(Spatial reasoning question data)

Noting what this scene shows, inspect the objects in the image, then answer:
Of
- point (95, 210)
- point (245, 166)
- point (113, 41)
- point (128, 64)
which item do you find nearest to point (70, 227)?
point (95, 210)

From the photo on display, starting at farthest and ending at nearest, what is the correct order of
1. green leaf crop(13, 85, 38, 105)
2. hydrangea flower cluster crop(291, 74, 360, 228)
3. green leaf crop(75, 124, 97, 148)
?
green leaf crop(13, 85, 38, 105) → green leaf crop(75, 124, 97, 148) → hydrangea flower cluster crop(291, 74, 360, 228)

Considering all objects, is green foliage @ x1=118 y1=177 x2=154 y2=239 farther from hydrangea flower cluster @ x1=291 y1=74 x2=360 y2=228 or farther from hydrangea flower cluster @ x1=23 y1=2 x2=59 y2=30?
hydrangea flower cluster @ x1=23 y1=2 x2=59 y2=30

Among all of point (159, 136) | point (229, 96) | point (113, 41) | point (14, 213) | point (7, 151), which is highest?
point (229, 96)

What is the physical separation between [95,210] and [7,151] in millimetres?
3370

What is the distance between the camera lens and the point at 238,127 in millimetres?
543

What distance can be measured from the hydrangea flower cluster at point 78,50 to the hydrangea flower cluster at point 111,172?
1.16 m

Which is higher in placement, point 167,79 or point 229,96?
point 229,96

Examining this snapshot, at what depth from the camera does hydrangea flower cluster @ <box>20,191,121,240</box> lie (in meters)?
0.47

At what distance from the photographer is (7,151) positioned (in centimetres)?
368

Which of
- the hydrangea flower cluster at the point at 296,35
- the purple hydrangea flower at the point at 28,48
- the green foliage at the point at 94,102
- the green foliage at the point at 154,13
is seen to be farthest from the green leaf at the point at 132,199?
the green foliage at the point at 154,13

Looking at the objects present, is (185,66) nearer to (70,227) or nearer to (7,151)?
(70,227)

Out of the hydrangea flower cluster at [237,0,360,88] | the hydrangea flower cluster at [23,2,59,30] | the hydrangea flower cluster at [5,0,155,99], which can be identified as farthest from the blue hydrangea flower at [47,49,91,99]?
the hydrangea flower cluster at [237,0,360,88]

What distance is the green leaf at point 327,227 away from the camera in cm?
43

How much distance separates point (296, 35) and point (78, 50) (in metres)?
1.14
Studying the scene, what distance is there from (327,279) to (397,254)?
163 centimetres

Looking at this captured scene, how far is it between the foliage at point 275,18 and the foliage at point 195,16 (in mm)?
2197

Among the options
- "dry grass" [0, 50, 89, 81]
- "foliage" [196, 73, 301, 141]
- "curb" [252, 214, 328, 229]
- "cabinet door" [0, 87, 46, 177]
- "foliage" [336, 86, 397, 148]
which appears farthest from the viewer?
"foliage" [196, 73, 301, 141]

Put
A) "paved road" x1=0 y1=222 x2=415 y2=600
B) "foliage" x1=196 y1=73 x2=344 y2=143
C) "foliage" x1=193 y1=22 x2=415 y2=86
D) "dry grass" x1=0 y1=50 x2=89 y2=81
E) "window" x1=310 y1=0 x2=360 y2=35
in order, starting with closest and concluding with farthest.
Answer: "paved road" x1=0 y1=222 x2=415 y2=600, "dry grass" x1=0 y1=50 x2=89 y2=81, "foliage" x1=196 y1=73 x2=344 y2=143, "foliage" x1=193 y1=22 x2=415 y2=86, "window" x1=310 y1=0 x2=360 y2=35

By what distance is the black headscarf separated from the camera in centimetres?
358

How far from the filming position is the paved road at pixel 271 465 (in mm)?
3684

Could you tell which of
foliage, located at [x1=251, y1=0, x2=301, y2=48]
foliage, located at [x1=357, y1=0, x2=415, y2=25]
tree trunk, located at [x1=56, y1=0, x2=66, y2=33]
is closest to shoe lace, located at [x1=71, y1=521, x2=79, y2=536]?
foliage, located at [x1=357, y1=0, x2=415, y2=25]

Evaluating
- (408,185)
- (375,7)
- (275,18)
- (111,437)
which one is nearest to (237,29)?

### Exercise goal
Format all of the data above as a numbered list, leaving out every blank line.

### Written response
1. Noting what this scene shows, inspect the objects in the image, then answer:
2. Of
3. - point (95, 210)
4. - point (245, 166)
5. - point (113, 41)
6. - point (128, 64)
7. which item do you find nearest to point (70, 227)?
8. point (95, 210)
9. From the photo on display, starting at farthest and ending at nearest, what is the correct order of
10. 1. green leaf crop(13, 85, 38, 105)
11. 2. hydrangea flower cluster crop(291, 74, 360, 228)
12. 3. green leaf crop(75, 124, 97, 148)
13. ?
14. green leaf crop(13, 85, 38, 105) → green leaf crop(75, 124, 97, 148) → hydrangea flower cluster crop(291, 74, 360, 228)
15. Considering all objects, is green foliage @ x1=118 y1=177 x2=154 y2=239 farther from hydrangea flower cluster @ x1=291 y1=74 x2=360 y2=228 or farther from hydrangea flower cluster @ x1=23 y1=2 x2=59 y2=30?
16. hydrangea flower cluster @ x1=23 y1=2 x2=59 y2=30
17. Among all of point (159, 136) | point (229, 96) | point (113, 41) | point (14, 213) | point (7, 151), which is highest?
18. point (229, 96)
19. What is the physical separation between [95,210] and [7,151] in millimetres?
20. 3370
21. What is the distance between the camera lens and the point at 238,127 in millimetres?
22. 543
23. What distance can be measured from the hydrangea flower cluster at point 78,50 to the hydrangea flower cluster at point 111,172?
24. 1.16 m
25. Which is higher in placement, point 167,79 or point 229,96?
26. point 229,96
27. Examining this snapshot, at what depth from the camera does hydrangea flower cluster @ <box>20,191,121,240</box> lie (in meters)?
28. 0.47
29. At what distance from the photographer is (7,151) positioned (in centimetres)?
30. 368
31. Which of
32. - the hydrangea flower cluster at the point at 296,35
33. - the purple hydrangea flower at the point at 28,48
34. - the green foliage at the point at 94,102
35. - the green foliage at the point at 154,13
36. is seen to be farthest from the green leaf at the point at 132,199?
37. the green foliage at the point at 154,13
38. Looking at the objects present, is (185,66) nearer to (70,227) or nearer to (7,151)?
39. (70,227)
40. Out of the hydrangea flower cluster at [237,0,360,88] | the hydrangea flower cluster at [23,2,59,30] | the hydrangea flower cluster at [5,0,155,99], which can be identified as farthest from the blue hydrangea flower at [47,49,91,99]?
41. the hydrangea flower cluster at [237,0,360,88]
42. What distance is the green leaf at point 327,227 away from the camera in cm?
43. 43
44. How much distance separates point (296, 35) and point (78, 50) (in metres)?
45. 1.14
46. Studying the scene, what distance is there from (327,279) to (397,254)?
47. 163 centimetres
48. Looking at this captured scene, how far is it between the foliage at point 275,18 and the foliage at point 195,16 (in mm)?
49. 2197
50. Among the options
51. - "dry grass" [0, 50, 89, 81]
52. - "foliage" [196, 73, 301, 141]
53. - "curb" [252, 214, 328, 229]
54. - "cabinet door" [0, 87, 46, 177]
55. - "foliage" [336, 86, 397, 148]
56. which appears farthest from the viewer?
57. "foliage" [196, 73, 301, 141]
58. Put
59. A) "paved road" x1=0 y1=222 x2=415 y2=600
60. B) "foliage" x1=196 y1=73 x2=344 y2=143
61. C) "foliage" x1=193 y1=22 x2=415 y2=86
62. D) "dry grass" x1=0 y1=50 x2=89 y2=81
63. E) "window" x1=310 y1=0 x2=360 y2=35
64. in order, starting with closest and concluding with farthest.
65. Answer: "paved road" x1=0 y1=222 x2=415 y2=600, "dry grass" x1=0 y1=50 x2=89 y2=81, "foliage" x1=196 y1=73 x2=344 y2=143, "foliage" x1=193 y1=22 x2=415 y2=86, "window" x1=310 y1=0 x2=360 y2=35
66. By what distance is the black headscarf separated from the camera in centimetres?
67. 358
68. How far from the filming position is the paved road at pixel 271 465 (in mm)?
69. 3684
70. Could you tell which of
71. foliage, located at [x1=251, y1=0, x2=301, y2=48]
72. foliage, located at [x1=357, y1=0, x2=415, y2=25]
73. tree trunk, located at [x1=56, y1=0, x2=66, y2=33]
74. is closest to shoe lace, located at [x1=71, y1=521, x2=79, y2=536]?
75. foliage, located at [x1=357, y1=0, x2=415, y2=25]
76. Evaluating
77. - (408,185)
78. - (375,7)
79. - (275,18)
80. - (111,437)
81. which one is nearest to (237,29)?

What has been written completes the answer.